## Text shown

⁂

Leiber and Stoller also gave the Drifters first dibs on "Only in America", a song originally written about racism in the United States, with references to seats on the backs of buses and schools attempting to end racial segregation. The lyrics were heavily re-written to appease record label concerns about releasing a song with overt political views, and the Drifters recorded it, but ultimately decided not to allow the song to be released out of disappointment at its original message being altered. (Leiber and Stoller passed "Only in America" along to another group they were producing, Jay and the Americans, who had a hit with it, taking it to number 25.)

With this golden age lasting two years, personnel changes followed. Lover Patterson (the Drifters' road manager) got into an argument with George Treadwell. Since Patterson had King under contract, he refused to let him tour with the group. King was only able to record with the group for about a year. Johnny Lee Williams, who sang lead on "(If You Cry) True Love, True Love", the B-side of "Dance with Me", handled the vocals on tour along with Charlie Thomas. When the group passed through Williams's hometown of Mobile, Alabama, Williams left the group. Williams died on December 19, 2004, at the age of 64.

When King asked Treadwell for a raise and a share of royalties, a request that was not honored, he left and began a successful solo career. Williams left at the same time, and a new lead, Rudy Lewis (of The Clara Ward Singers), was hired. Lewis led the Drifters on hits such as "Some Kind of Wonderful", "Please Stay", "Up on the Roof" (which reached number five on the U.S. pop singles chart and number four on the U.S. R&B singles chart in 1963), and "On Broadway" (which reached number 9 on the U.S. pop singles chart and number seven on the U.S. R&B singles chart in 1963). Lewis was also named in the Rock and Roll Hall of Fame Drifters induction. Ben E. King died on April 30, 2015, at the age of 76.

⁂

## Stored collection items
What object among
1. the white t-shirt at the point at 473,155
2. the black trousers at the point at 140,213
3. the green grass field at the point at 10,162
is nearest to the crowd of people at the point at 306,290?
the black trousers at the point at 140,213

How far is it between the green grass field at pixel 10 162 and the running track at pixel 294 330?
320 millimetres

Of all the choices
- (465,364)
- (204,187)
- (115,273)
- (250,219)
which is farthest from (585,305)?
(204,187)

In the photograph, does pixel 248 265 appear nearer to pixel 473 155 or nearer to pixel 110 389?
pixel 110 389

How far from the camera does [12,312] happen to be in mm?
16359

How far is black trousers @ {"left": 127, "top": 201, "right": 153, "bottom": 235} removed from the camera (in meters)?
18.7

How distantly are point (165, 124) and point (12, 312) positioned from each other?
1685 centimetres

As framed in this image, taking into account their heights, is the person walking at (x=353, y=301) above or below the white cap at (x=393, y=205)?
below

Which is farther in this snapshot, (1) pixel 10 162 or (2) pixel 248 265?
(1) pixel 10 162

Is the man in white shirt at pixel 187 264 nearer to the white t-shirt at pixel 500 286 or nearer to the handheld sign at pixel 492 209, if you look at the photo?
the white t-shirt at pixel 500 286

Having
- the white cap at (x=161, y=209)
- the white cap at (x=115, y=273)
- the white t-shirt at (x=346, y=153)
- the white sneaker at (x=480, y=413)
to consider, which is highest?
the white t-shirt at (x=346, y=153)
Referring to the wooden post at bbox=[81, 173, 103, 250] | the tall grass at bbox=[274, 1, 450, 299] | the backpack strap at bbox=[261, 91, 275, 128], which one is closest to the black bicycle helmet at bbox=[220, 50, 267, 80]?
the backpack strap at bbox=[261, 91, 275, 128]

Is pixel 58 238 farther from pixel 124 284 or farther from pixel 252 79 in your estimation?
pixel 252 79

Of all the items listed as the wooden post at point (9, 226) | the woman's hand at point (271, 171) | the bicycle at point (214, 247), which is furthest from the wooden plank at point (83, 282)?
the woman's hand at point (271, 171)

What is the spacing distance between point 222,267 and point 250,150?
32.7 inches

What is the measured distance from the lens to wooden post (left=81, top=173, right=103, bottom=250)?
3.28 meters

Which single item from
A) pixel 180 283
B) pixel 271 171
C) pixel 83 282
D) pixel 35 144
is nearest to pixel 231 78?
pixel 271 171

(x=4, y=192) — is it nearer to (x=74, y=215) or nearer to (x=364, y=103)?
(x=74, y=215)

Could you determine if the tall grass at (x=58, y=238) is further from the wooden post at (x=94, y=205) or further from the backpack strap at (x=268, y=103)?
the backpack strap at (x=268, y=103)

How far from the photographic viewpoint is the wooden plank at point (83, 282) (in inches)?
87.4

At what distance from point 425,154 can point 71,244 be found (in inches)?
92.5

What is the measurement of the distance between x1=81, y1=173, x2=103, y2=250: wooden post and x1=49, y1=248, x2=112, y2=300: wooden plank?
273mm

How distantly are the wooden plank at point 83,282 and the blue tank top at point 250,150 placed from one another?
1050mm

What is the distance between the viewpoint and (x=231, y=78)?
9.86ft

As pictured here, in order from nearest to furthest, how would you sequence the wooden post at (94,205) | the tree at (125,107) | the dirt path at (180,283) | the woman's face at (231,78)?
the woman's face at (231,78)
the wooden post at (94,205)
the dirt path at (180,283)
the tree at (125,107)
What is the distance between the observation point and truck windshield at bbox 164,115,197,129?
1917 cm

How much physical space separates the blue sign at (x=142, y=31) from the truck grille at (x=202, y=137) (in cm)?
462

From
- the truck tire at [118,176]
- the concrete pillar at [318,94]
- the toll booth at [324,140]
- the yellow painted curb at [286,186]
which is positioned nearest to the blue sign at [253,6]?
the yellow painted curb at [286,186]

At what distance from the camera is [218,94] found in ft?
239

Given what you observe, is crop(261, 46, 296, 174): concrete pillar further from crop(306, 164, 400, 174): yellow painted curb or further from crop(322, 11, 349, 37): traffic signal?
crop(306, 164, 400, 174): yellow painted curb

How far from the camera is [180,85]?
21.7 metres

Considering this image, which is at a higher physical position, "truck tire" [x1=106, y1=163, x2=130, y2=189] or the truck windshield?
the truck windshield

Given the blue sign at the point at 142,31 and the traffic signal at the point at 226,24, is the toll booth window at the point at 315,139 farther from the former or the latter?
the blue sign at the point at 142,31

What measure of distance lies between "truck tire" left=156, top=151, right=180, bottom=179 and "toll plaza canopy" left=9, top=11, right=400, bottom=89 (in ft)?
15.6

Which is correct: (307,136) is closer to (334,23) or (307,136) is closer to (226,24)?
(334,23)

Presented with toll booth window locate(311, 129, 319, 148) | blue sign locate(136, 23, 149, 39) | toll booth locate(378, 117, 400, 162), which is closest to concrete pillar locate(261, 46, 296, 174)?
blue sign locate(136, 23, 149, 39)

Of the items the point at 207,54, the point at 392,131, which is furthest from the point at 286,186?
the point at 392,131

⁂

## Given problem A
Put the entries from the line containing "Given the blue" through the final line of the entries, both ends included, into a JSON list of strings, one string per line and blank lines omitted.
## Given problem B
Continue the passage on the Drifters' history, starting after its last sentence.

## Task response A
[
  "Given the blue sign at the point at 142,31 and the traffic signal at the point at 226,24, is the toll booth window at the point at 315,139 farther from the former or the latter?",
  "the blue sign at the point at 142,31",
  "What measure of distance lies between \"truck tire\" left=156, top=151, right=180, bottom=179 and \"toll plaza canopy\" left=9, top=11, right=400, bottom=89 (in ft)?",
  "15.6",
  "Which is correct: (307,136) is closer to (334,23) or (307,136) is closer to (226,24)?",
  "(334,23)",
  "Presented with toll booth window locate(311, 129, 319, 148) | blue sign locate(136, 23, 149, 39) | toll booth locate(378, 117, 400, 162), which is closest to concrete pillar locate(261, 46, 296, 174)?",
  "blue sign locate(136, 23, 149, 39)",
  "Of the items the point at 207,54, the point at 392,131, which is furthest from the point at 286,186?",
  "the point at 392,131"
]

## Task response B
Hobbs was drafted for military service and replaced by the returning Tommy Evans (from the first group). Green left in 1962 and was replaced by Eugene Pearson (of The Rivileers and the Cleftones). Evans left again in 1963 and was replaced by Johnny Terry, who had been an original member of James Brown's singing group the Famous Flames (and was co-writer of their first hit, "Please, Please, Please"). After his military service and a failed solo career, Johnny Moore returned in 1964, making the group a quintet of Moore, Thomas, Lewis, Pearson, and Terry.

Later that year, the group was scheduled to record "Under the Boardwalk" on May 21, but Rudy Lewis died on the night before the session, and Johnny Moore took over as the sole lead (Lewis and he had been alternating). "Under the Boardwalk" was a top 10 hit in the US, but the pace of the Drifters' chart career slowed after this, with "Saturday Night At The Movies" being the group's last US top 40 hit in 1964. The Drifters released several minor hits between 1964 and 1967 that made the US top 100, but didn't break through beyond that. By mid-1968, their singles were not charting at all, anywhere—and they would never have any kind of pop hit in the US again.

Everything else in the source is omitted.